Jesus didn’t have a problem with Judas. He didn’t blame him. Jesus prayed for all his disciples, including Judas, on the night he was betrayed.

John 17:6-18
6 “I have revealed you to those whom you gave me out of the world. They were yours; you gave them to me and they have obeyed your word. 7 Now they know that everything you have given me comes from you. 8 For I gave them the words you gave me and they accepted them. They knew with certainty that I came from you, and they believed that you sent me. 9 I pray for them. I am not praying for the world, but for those you have given me, for they are yours. 10 All I have is yours, and all you have is mine. And glory has come to me through them. 11 I will remain in the world no longer, but they are still in the world, and I am coming to you. Holy Father, protect them by the power of your name, the name you gave me, so that they may be one as we are one. 12 While I was with them, I protected them and kept them safe by that name you gave me. None has been lost except the one doomed to destruction so that Scripture would be fulfilled. 13 “I am coming to you now, but I say these things while I am still in the world, so that they may have the full measure of my joy within them. 14 I have given them your word and the world has hated them, for they are not of the world any more than I am of the world. 15 My prayer is not that you take them out of the world but that you protect them from the evil one. 16 They are not of the world, even as I am not of it. 17 Sanctify them by the truth; your word is truth. 18 As you sent me into the world, I have sent them into the world. 19 For them I sanctify myself, that they too may be truly sanctified.

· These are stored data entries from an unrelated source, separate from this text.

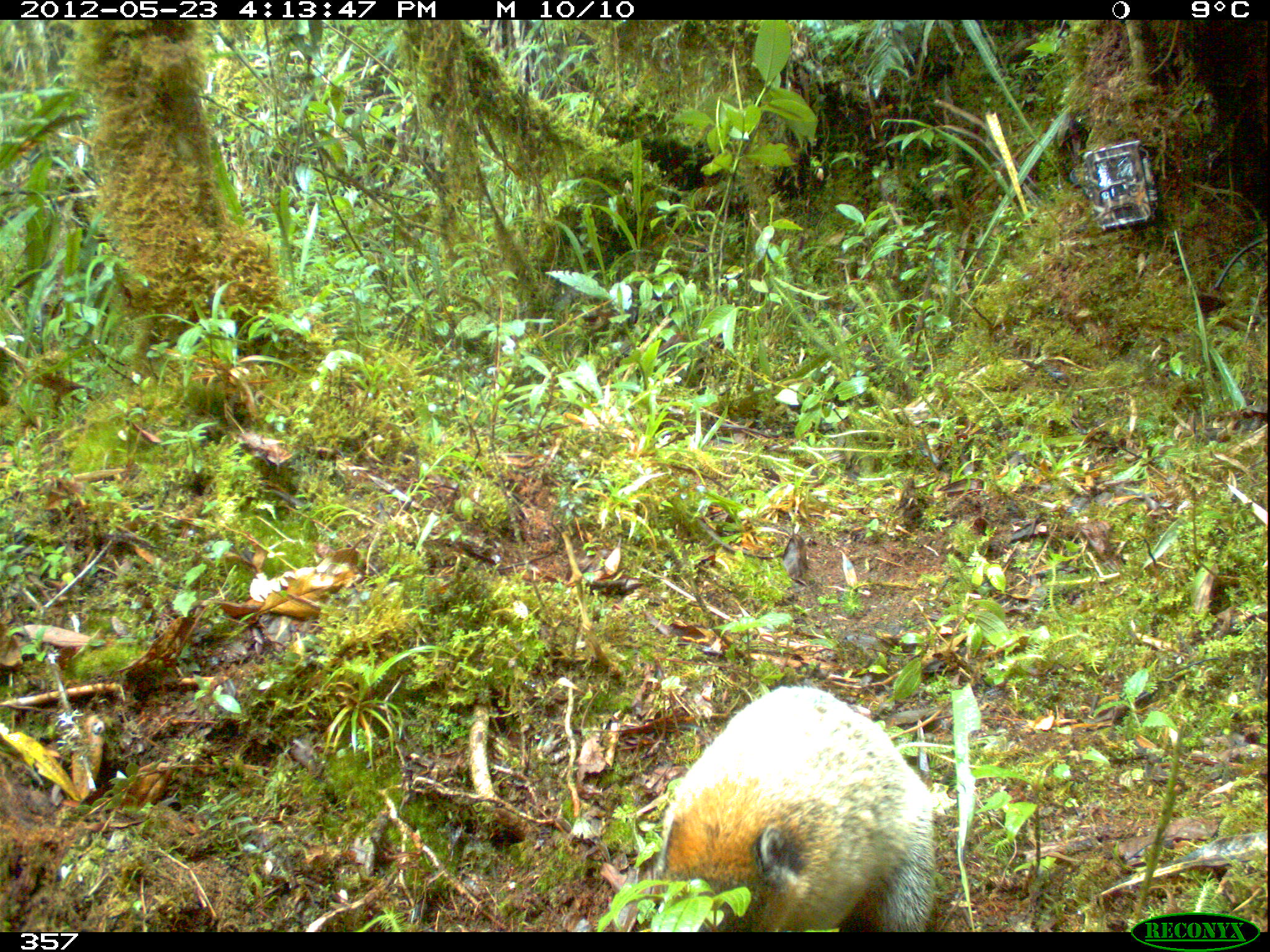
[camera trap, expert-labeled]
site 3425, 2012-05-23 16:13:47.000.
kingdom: Animalia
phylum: Chordata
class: Mammalia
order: Carnivora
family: Procyonidae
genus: Nasua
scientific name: Nasua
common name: coatis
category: unknown coati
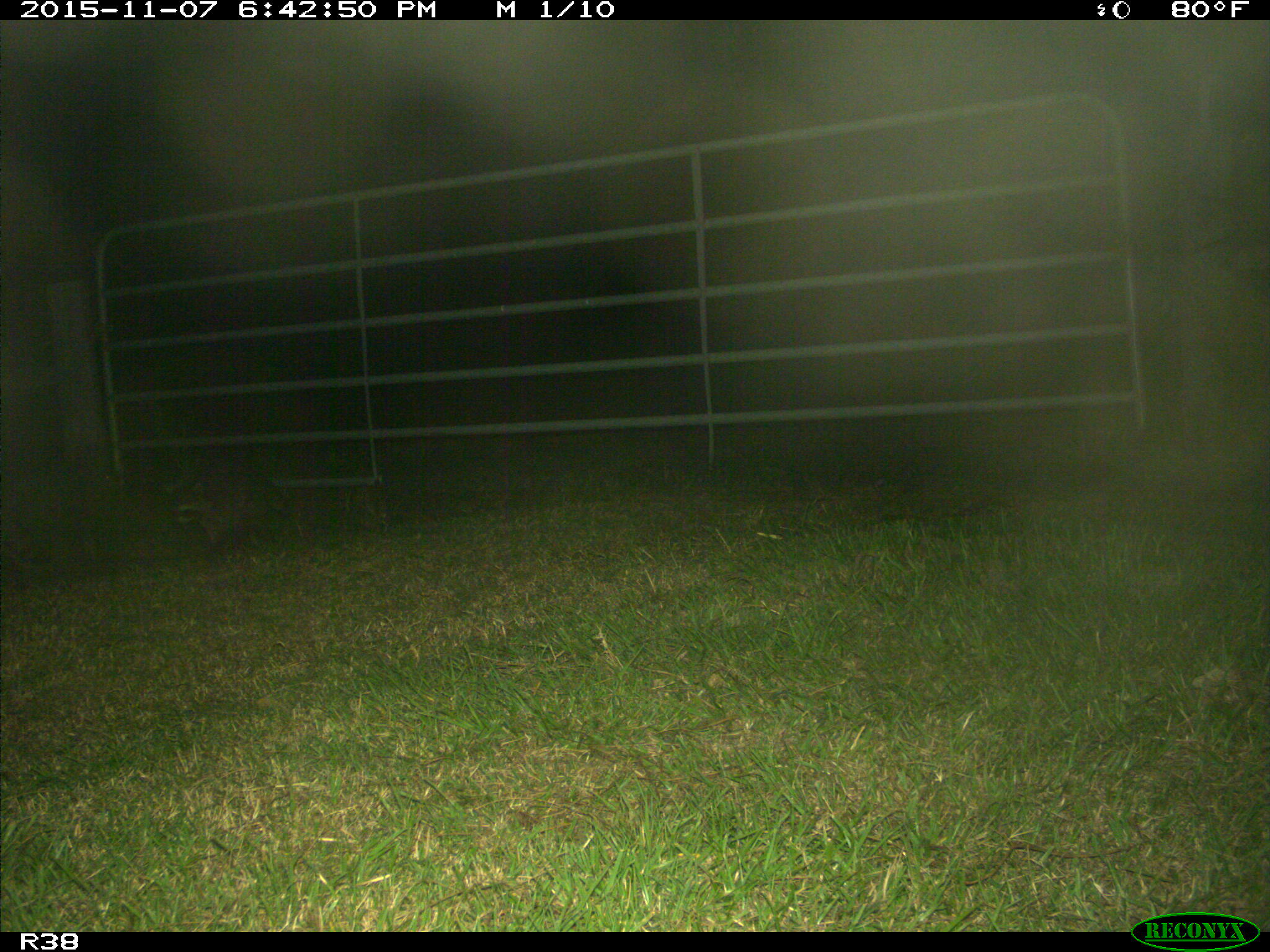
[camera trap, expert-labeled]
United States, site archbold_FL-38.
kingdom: Animalia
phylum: Chordata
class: Mammalia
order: Carnivora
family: Procyonidae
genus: Procyon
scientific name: Procyon lotor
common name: common raccoon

Before this, at the Passover, (The Last Supper), Jesus says this to Simon (Peter) in Luke 22:31-32
31 “Simon, Simon, Satan has asked to sift all of you as wheat. 32 But I have prayed for you, Simon, that your faith may not fail. And when you have turned back, strengthen your brothers.”

Jesus wasn’t against any of them. Jesus loved and prayed for them all. He gave all of them powers. He didn’t want to divide them.

How many of us would be willing to be used like Judas was? We think we are in control, when we forget that it is always God who is in control. We are the clay in the potter’s hand.

Isaiah 64-8
Yet you, LORD, are our Father. We are the clay, you are the potter; we are all the work of your hand.

We aren’t in charge. We never were.

Judas wasn’t the bad guy. Judas was fulfilling the role that God gave him. Jesus calls him “Friend”. Jesus didn’t hate Judas, and neither should we. If it weren’t for Judas, Jesus would not have died the way he had to die – and remember he had to die in order to be raised from the dead.

Jesus was the sacrificial lamb. Judas just led him to the slaughter. He was fulfilling the role that was assigned to him by God. When he realized what he had done, he killed himself. He didn’t mean to – he was being used.

Let us forgive Judas, and be more kind to people (and ourselves). We never know who is doing the will of God, unbeknownst to them or us. Let us be the kind of disciples that are willing to follow God, even if it means our own destruction.